We must not leave these topics of them, but instead of our activity, and I think the activity promotes our own solutions.
And my question is what do you think about this development to be talking about security issues and safety issues as well? Thank you.
George Papandreou: It’s a good question, I think what we are seeing maybe for the first time, not only in Europe. I think Poul has worked very hard to bring the Socialist Party together, and the different traditions we have.
But even on the international level we are seeing for the first time a common consciousness, a common consciousness of our peoples around the planet, about the types of problems we have. The financial crisis has brought this to the fore, but the climate crisis was there, the energy crisis was there, the food crisis was there. We see that there is a global agenda.
We also see that we can, as humanity, make huge changes, if we want. We have amazing powers, so much wealth in our planet, so much technology and knowledge, so much possibility to do research and find solutions.
But our citizens feel disempowered. They do not feel that this is being managed, that this is being governed in any way, and they do not feel that they have a voice.

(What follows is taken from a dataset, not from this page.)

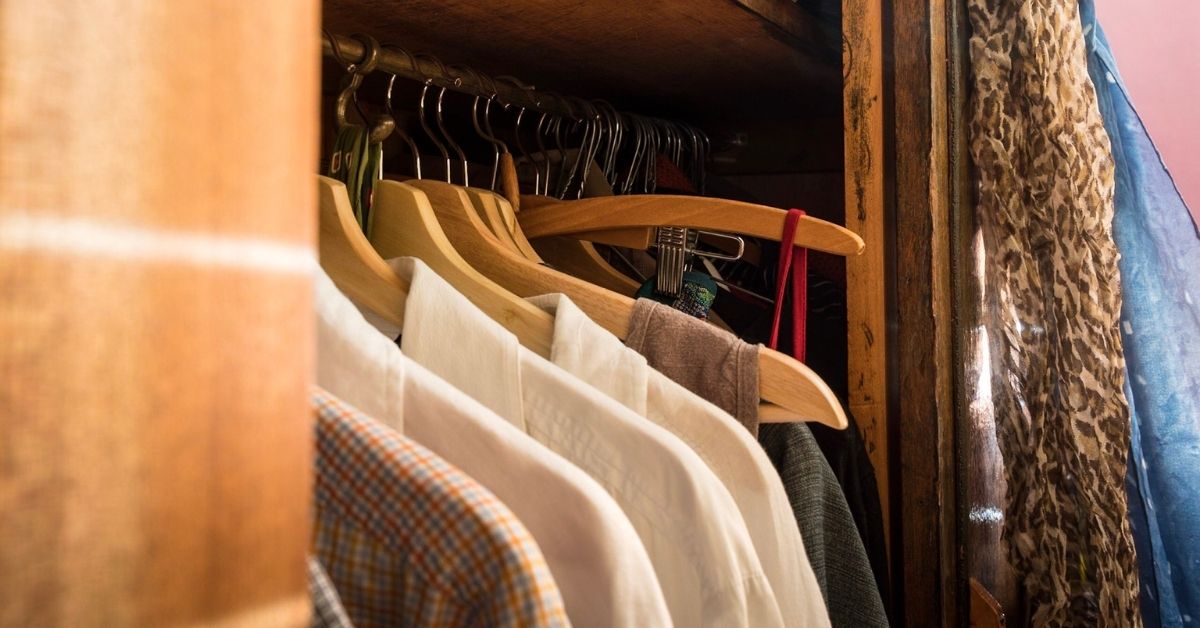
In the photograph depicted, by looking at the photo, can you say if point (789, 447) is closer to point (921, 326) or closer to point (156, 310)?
point (921, 326)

So I think what we can do is not to create a centralised, top-down, as Caroline said, type of party, but to be able to create, as we are creating, a manifesto, strengthen it, enrich it, but based around our basic values.
And they allow our parties – and I think this is what we have seen in all the developments – allow our parties to really open up their doors, and create the networks of participation of our societies.
We have been doing it in our party, for example by creating networks, by using the Internet, by having primaries for the election of candidates such as the president of the party.
You said you are doing this in Belgium. We saw what Obama did with using the Internet in organising grass roots around the United States.
So I think what we have to do also, as parties, is give the values, be strong and steady on the values and the framework, but then allow the greater freedom for participation, at the local and the regional level.
If we can do both, then we will have a very strong movement, a united movement in Europe – we need more Europe and we need more of a social democratic Europe – a strong movement around the world, but a very activist movement at the local level, and at the cyberspace level also. And I think this is very important for our democracy.
It will be, in fact, rejuvenating in empowering our citizens in a very democratic way. Thank you.